Stored data:
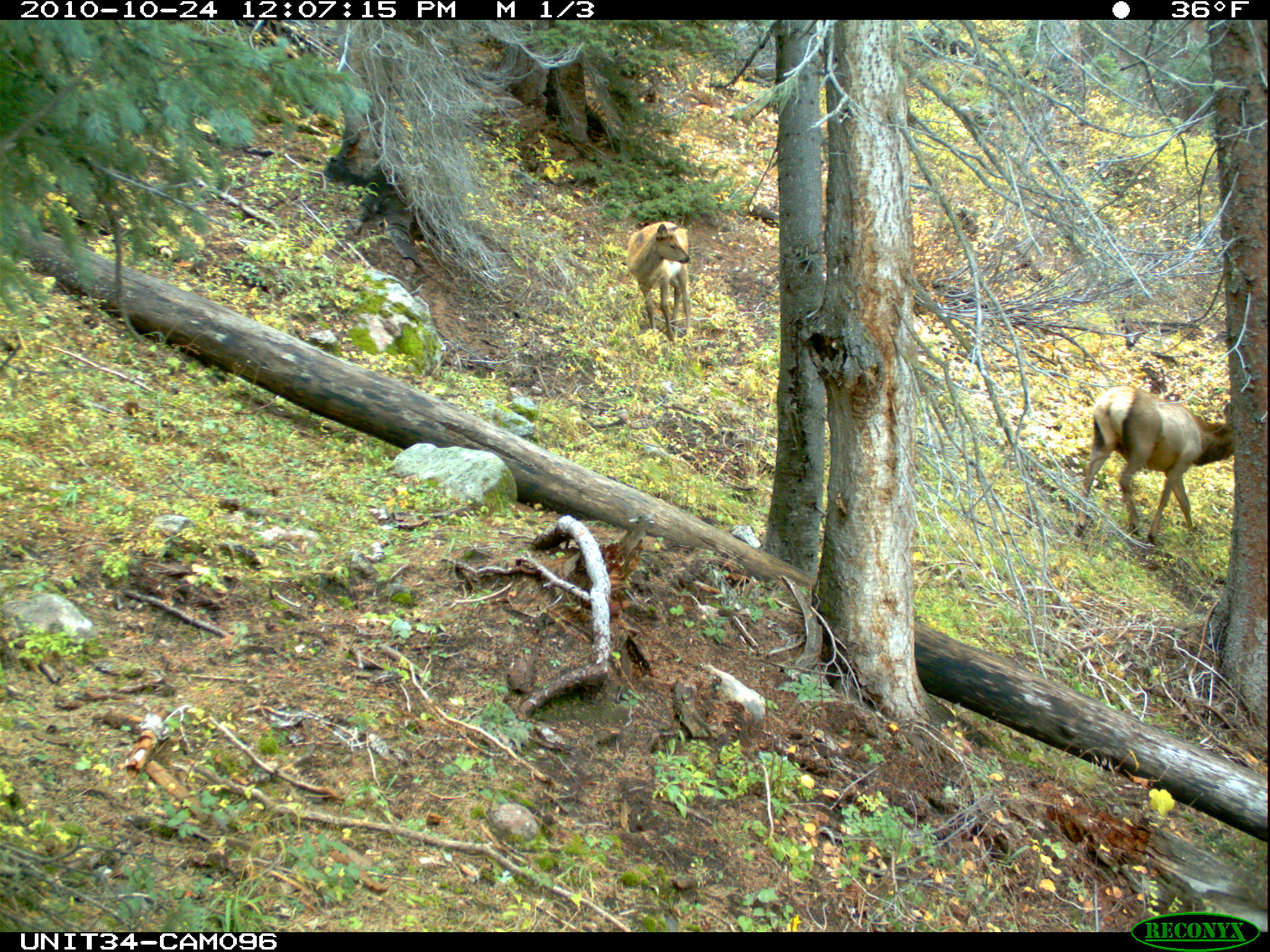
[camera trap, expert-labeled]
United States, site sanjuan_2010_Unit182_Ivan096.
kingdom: Animalia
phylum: Chordata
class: Mammalia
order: Artiodactyla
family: Cervidae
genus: Cervus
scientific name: Cervus elaphus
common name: red deer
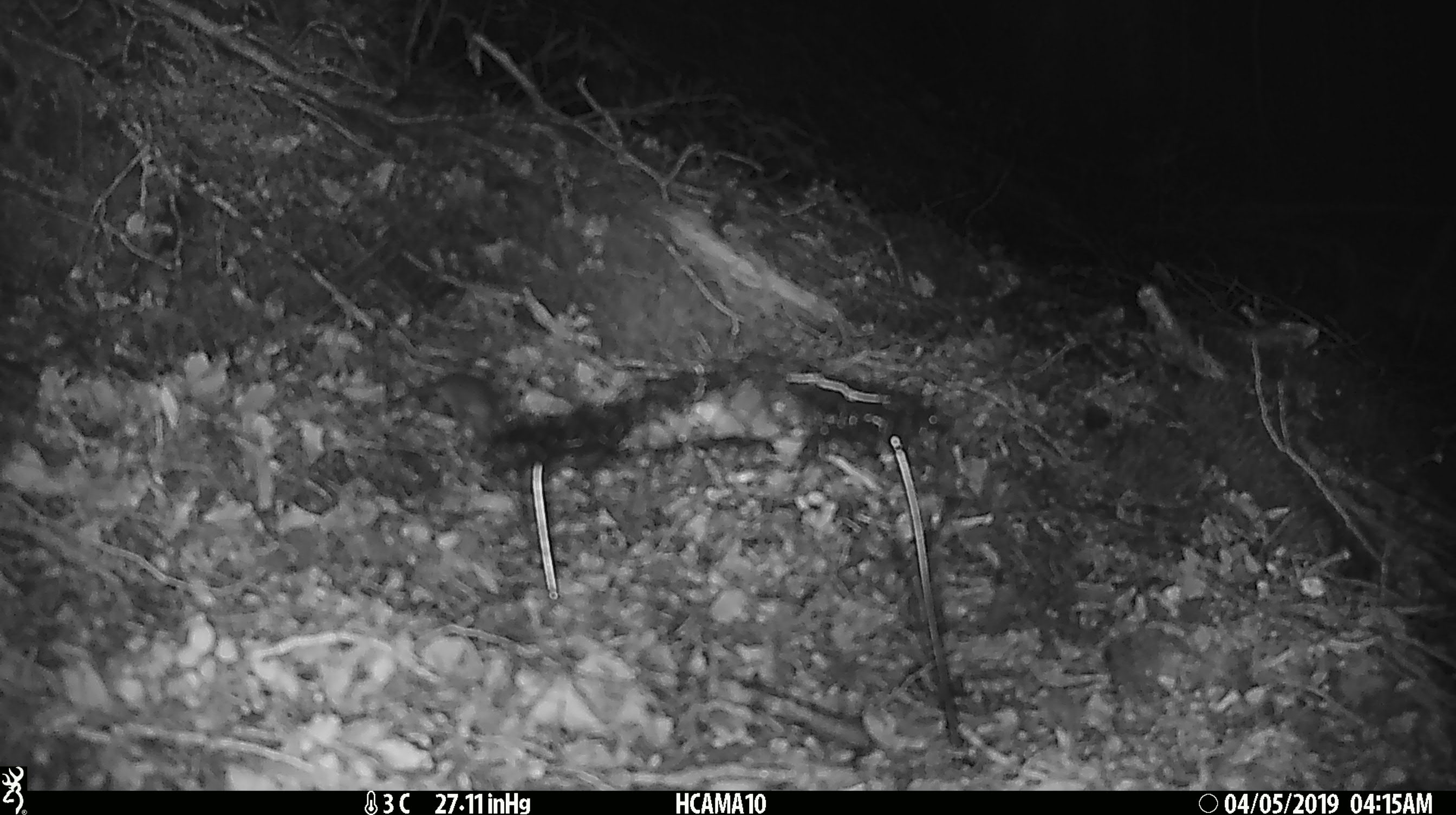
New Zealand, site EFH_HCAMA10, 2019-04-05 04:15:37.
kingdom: Animalia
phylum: Chordata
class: Mammalia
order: Rodentia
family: Muridae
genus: Mus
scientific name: Mus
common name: mouse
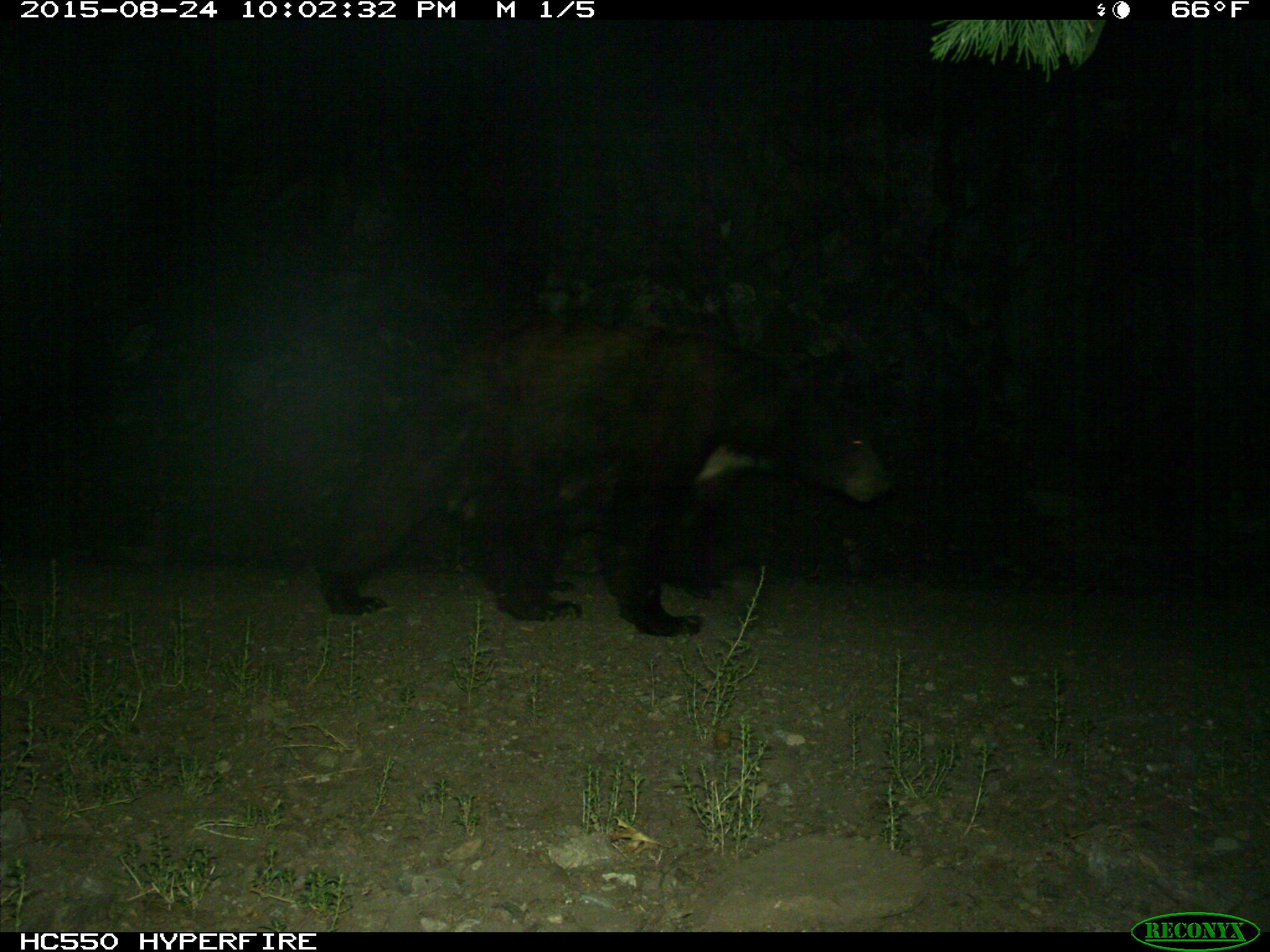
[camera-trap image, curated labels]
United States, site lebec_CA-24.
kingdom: Animalia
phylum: Chordata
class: Mammalia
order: Carnivora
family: Ursidae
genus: Ursus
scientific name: Ursus americanus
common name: american black bear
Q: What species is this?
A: Ursus americanus (american black bear).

TASK REQUIREMENTS
What you return should be the entries from above, unchanged and without their images.

FINISHED EXERCISE
[camera trap, expert-labeled]
United States, site sanjuan_2010_Unit182_Ivan096.
kingdom: Animalia
phylum: Chordata
class: Mammalia
order: Artiodactyla
family: Cervidae
genus: Cervus
scientific name: Cervus elaphus
common name: red deer
New Zealand, site EFH_HCAMA10, 2019-04-05 04:15:37.
kingdom: Animalia
phylum: Chordata
class: Mammalia
order: Rodentia
family: Muridae
genus: Mus
scientific name: Mus
common name: mouse
[camera-trap image, curated labels]
United States, site lebec_CA-24.
kingdom: Animalia
phylum: Chordata
class: Mammalia
order: Carnivora
family: Ursidae
genus: Ursus
scientific name: Ursus americanus
common name: american black bear
Q: What species is this?
A: Ursus americanus (american black bear).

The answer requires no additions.